What you are asked to do: Reproduce everything from the row containing "At what distance" down to the last row, with both ends included and each line unchanged.

Provided data:
--

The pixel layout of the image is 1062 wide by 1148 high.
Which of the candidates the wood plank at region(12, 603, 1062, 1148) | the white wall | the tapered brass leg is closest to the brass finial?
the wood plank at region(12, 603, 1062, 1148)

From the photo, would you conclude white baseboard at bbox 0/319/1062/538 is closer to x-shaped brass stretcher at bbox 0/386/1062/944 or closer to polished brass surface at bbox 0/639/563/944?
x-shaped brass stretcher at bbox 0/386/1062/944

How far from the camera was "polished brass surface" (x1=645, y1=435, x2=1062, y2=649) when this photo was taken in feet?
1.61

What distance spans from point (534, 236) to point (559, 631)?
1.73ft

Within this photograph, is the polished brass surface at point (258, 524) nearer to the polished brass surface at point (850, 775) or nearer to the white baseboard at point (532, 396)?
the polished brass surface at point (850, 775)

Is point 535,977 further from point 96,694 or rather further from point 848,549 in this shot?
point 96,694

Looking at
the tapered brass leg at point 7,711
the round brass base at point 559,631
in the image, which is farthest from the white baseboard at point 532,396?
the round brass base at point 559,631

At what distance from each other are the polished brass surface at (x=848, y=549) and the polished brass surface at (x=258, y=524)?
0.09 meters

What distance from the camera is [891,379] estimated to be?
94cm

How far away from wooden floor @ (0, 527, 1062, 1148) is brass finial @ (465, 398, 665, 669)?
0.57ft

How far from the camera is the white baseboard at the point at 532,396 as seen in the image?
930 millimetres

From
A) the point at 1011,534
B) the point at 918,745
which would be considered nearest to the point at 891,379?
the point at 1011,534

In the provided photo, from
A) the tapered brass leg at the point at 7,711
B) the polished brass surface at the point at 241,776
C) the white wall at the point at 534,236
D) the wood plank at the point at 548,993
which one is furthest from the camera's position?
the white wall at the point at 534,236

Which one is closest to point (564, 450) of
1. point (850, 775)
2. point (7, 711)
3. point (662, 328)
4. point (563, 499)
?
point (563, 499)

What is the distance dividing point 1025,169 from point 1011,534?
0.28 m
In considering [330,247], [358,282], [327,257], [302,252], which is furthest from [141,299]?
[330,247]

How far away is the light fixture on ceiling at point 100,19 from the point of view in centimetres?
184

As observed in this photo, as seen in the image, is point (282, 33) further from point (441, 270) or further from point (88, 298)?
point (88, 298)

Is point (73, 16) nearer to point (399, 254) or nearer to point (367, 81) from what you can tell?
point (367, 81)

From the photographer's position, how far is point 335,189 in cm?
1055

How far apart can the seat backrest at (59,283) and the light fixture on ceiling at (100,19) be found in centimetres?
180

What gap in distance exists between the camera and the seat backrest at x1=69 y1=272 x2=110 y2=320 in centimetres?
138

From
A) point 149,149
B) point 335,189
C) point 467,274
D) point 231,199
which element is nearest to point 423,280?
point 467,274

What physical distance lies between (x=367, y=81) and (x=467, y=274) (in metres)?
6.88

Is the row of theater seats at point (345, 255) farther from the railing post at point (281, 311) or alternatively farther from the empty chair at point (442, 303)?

--

Result for this task:
At what distance from each other are the polished brass surface at (x=848, y=549) and the polished brass surface at (x=258, y=524)?
0.09 meters

What distance from the camera is [891,379] estimated to be?
94cm

How far away from wooden floor @ (0, 527, 1062, 1148) is brass finial @ (465, 398, 665, 669)?
0.57ft

How far from the camera is the white baseboard at the point at 532,396 as seen in the image?
930 millimetres

From
A) the point at 1011,534
B) the point at 918,745
which would be considered nearest to the point at 891,379?
the point at 1011,534

In the provided photo, from
A) the tapered brass leg at the point at 7,711
B) the polished brass surface at the point at 241,776
C) the white wall at the point at 534,236
D) the wood plank at the point at 548,993
which one is furthest from the camera's position?
the white wall at the point at 534,236

Which one is closest to point (564, 450) of
1. point (850, 775)
2. point (7, 711)
3. point (662, 328)
4. point (563, 499)
?
point (563, 499)

What is the distance dividing point 1025,169 from point 1011,534?
0.28 m
In considering [330,247], [358,282], [327,257], [302,252], which is furthest from [141,299]?
[330,247]

How far away is the light fixture on ceiling at point 100,19 from the point of view in centimetres?
184

As observed in this photo, as seen in the image, is point (282, 33) further from point (441, 270) or further from point (88, 298)?
point (88, 298)

Is point (73, 16) nearer to point (399, 254) or nearer to point (367, 81) from what you can tell?
point (367, 81)

From the photographer's position, how far is point 335,189 in cm?
1055

How far apart can the seat backrest at (59,283) and the light fixture on ceiling at (100,19) be found in centimetres?
180

What gap in distance exists between the camera and the seat backrest at x1=69 y1=272 x2=110 y2=320 in centimetres?
138

From
A) point 149,149
B) point 335,189
C) point 467,274
D) point 231,199
which element is nearest to point 423,280?
point 467,274

What physical distance lies between (x=367, y=81) and (x=467, y=274) (in metres)?
6.88

Is the row of theater seats at point (345, 255) farther from the railing post at point (281, 311) or alternatively farther from the empty chair at point (442, 303)?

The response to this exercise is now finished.